Wednesday, January 1, 2014

What They Did Not Carry

Just a week or so back, I wrote a post about the Shackleton Expedition of 1914-1917 in a post entitled The Things They Carried.

Now it has just been announced that 22 photographs entombed in ice and left behind in Antarctica over 100 years ago, have been discovered.

It seems British explorer Robert Falcon Scott built a support cabin in Antarctica for his doomed 1910-1911 expedition, and that same support cabin was used by Ernest Shackleton's men during their also-doomed 1914-1917 Imperial Trans-Antarctic Expedition which included an offshoot expedition to the Ross Sea.

Some of Shackleton's men in the off-shoot expedition were left stranded on Ross Island when their ship, the steam yacht Aurora, blew out to sea while trapped in an ice pack.
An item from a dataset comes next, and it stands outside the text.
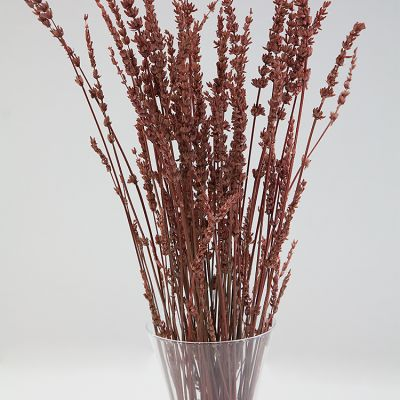 DRIED LAVENDER BUNCH RUST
The Aurora stayed trapped in the ice from May 1915 until February 12, 1916, when it broke out and made its way back to New Zealand.

The men left on Ross Island were eventually rescued by the Aurora and Shackleton (now back from his own rescue from the Endurance) on January 10, 1917.  Seven of the 10 men that had been left on the Ross Island in May of 1915 were still alive.

The 22 ice-entombed photos are not the only thing to have come out of Antarctic ice.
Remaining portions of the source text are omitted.